20/05/2026
Honte à ces locataires ! Beurk ! C'est épouvantable.
Aux locataires qui ont rendu les clés du studio en oubliant Octave dans la cuisine, j’aimerais dire ceci : il est resté quatre jours assis devant la porte.
Sans miauler.
Comme s’il croyait encore que vous alliez revenir.
Je suis agente immobilière. Ce lundi 14 avril, je devais simplement faire l’état des lieux de sortie d’un studio meublé. Vérifier les murs, les prises, le matelas, les marques sur le sol. Une visite rapide, presque mécanique.
Mais dès que j’ai ouvert la porte, j’ai senti que quelque chose n’allait pas.
Pas l’odeur d’un appartement resté fermé.
Une présence.
Octave était là, dans la cuisine.
Un chat européen. Onze ans. Assis bien droit devant la porte d’entrée, le poil terne, les yeux mi-clos, comme s’il avait économisé chacun de ses mouvements. Il ne s’est pas précipité vers moi. Il n’a pas crié. Il m’a seulement regardée avec cette fatigue silencieuse des êtres qui ont attendu trop longtemps.
À côté de lui, il y avait une gamelle de croquettes vide.
Et la gamelle d’eau, presque sèche.
J’ai posé le dossier par terre.
Tout de suite.
Parce qu’il y a des moments où les cases d’un état des lieux deviennent indécentes.
Octave a tourné lentement la tête vers le couloir, puis vers moi. Il semblait ne plus savoir à quelle porte croire. Celle qui s’était refermée quatre jours plus tôt, ou celle que je venais d’ouvrir trop t**d.
Je l’ai appelé doucement.
Il n’est pas venu.
Il a seulement baissé les yeux vers la gamelle vide, puis a frotté son museau contre le pied de la chaise la plus proche. Un geste minuscule, presque poli. Comme s’il me montrait qu’il connaissait encore cette pièce. Que ce studio avait été son territoire. Sa maison. Son attente.
Je me suis accroupie.
Mes mains tremblaient quand j’ai rempli la gamelle d’eau au robinet. Le bruit l’a fait sursauter. Pourtant, quand je me suis éloignée, il s’est approché à petits pas raides et a bu longuement, sans cesser de me regarder.
Pas avec confiance.
Avec prudence.
Avec ce reste de dignité que l’on garde quand on ne comprend pas pourquoi on a été laissé derrière.
J’ai retrouvé son nom plus t**d, sur un vieux carnet vétérinaire oublié dans un tiroir.
Octave.
Un nom doux pour un vieux chat qui avait attendu en silence pendant que des clés passaient de main en main.

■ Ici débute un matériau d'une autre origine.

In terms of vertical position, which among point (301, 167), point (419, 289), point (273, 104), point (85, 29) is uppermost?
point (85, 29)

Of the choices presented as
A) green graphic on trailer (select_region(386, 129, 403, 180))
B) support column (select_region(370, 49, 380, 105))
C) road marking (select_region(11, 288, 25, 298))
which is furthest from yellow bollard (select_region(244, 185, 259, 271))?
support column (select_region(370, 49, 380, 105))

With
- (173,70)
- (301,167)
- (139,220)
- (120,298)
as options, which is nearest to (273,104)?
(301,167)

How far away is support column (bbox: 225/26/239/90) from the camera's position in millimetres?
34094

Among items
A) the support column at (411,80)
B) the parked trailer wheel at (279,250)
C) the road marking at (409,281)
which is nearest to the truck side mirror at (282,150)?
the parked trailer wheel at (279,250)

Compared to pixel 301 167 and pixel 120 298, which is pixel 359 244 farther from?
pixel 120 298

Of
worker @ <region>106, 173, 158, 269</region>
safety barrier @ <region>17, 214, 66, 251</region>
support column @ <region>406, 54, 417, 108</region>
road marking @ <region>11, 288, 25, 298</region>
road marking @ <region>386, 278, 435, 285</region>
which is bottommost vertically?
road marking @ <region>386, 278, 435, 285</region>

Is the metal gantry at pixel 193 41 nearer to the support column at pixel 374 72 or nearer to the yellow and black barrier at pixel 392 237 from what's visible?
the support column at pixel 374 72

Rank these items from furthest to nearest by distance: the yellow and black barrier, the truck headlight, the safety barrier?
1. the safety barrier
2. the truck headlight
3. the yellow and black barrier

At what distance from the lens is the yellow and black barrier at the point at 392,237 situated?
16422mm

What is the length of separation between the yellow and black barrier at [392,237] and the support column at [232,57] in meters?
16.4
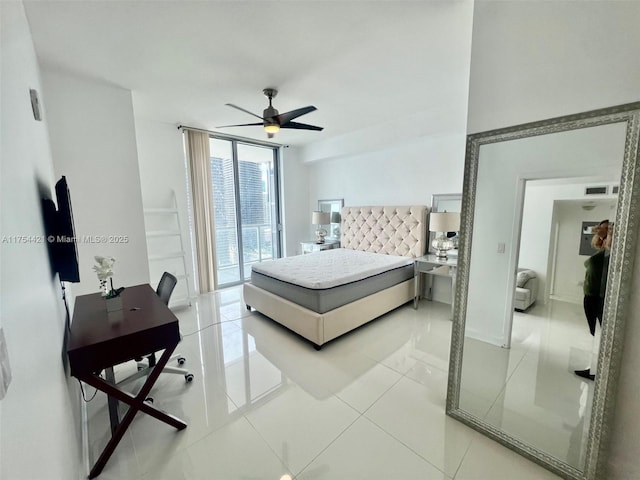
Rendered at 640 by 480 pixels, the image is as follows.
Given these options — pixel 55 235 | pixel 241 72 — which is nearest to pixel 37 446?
pixel 55 235

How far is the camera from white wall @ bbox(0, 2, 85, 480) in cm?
64

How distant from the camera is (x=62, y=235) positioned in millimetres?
1492

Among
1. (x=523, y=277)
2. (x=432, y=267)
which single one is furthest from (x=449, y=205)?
(x=523, y=277)

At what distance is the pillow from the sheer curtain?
172 inches

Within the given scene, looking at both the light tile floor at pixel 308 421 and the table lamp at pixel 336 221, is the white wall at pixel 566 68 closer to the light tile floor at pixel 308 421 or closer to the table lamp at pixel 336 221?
the light tile floor at pixel 308 421

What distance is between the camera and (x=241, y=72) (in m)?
2.48

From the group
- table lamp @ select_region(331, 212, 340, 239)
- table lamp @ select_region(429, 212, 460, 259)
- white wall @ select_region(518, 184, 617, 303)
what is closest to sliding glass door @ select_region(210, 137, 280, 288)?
table lamp @ select_region(331, 212, 340, 239)

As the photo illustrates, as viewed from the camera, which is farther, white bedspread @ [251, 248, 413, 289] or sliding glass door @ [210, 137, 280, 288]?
sliding glass door @ [210, 137, 280, 288]

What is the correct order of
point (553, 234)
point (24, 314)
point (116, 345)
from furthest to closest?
1. point (553, 234)
2. point (116, 345)
3. point (24, 314)

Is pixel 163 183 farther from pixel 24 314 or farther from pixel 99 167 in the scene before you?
pixel 24 314

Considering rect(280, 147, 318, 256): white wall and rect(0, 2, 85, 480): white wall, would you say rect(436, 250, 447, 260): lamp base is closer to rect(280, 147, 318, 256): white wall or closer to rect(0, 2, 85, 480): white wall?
rect(280, 147, 318, 256): white wall

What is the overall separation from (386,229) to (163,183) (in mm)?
3728

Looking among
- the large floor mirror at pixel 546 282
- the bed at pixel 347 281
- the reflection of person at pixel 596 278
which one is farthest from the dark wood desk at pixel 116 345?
the reflection of person at pixel 596 278

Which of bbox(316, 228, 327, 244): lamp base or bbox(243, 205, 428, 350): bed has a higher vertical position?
bbox(316, 228, 327, 244): lamp base
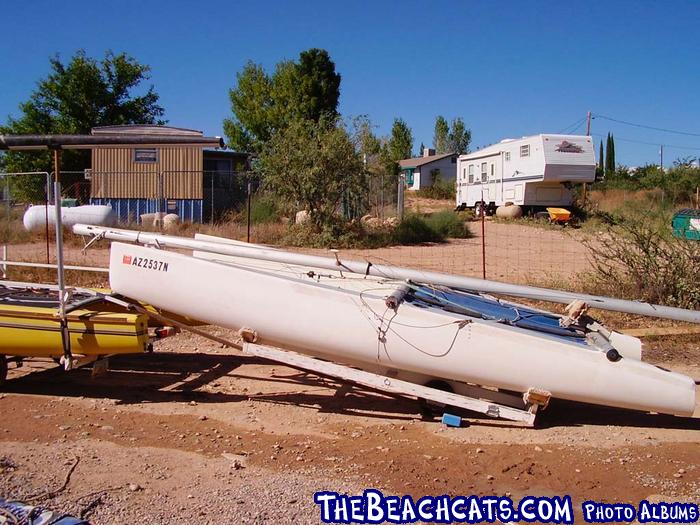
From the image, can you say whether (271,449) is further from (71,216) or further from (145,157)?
(145,157)

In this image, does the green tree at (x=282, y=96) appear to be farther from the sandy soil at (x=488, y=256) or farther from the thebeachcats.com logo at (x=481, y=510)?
the thebeachcats.com logo at (x=481, y=510)

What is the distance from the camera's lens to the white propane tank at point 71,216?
1714 cm

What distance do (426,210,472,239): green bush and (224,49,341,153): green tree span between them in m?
10.5

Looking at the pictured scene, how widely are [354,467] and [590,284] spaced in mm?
6199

Ce jour-là, je n’ai pas terminé l’état des lieux.
J’ai refermé le dossier.
J’ai appelé une association.
Puis je suis restée assise sur le carrelage de la cuisine, près de la gamelle vide, jusqu’à ce qu’Octave accepte enfin d’appuyer son flanc contre ma chaussure.
Il n’a pas pardonné.
Il n’a pas compris.
Il a seulement cessé d’attendre seul.
Et parfois, réparer commence exactement ainsi : ouvrir une porte que l’on croyait administrative, et trouver derrière elle une vie qui mérite encore que quelqu’un reste.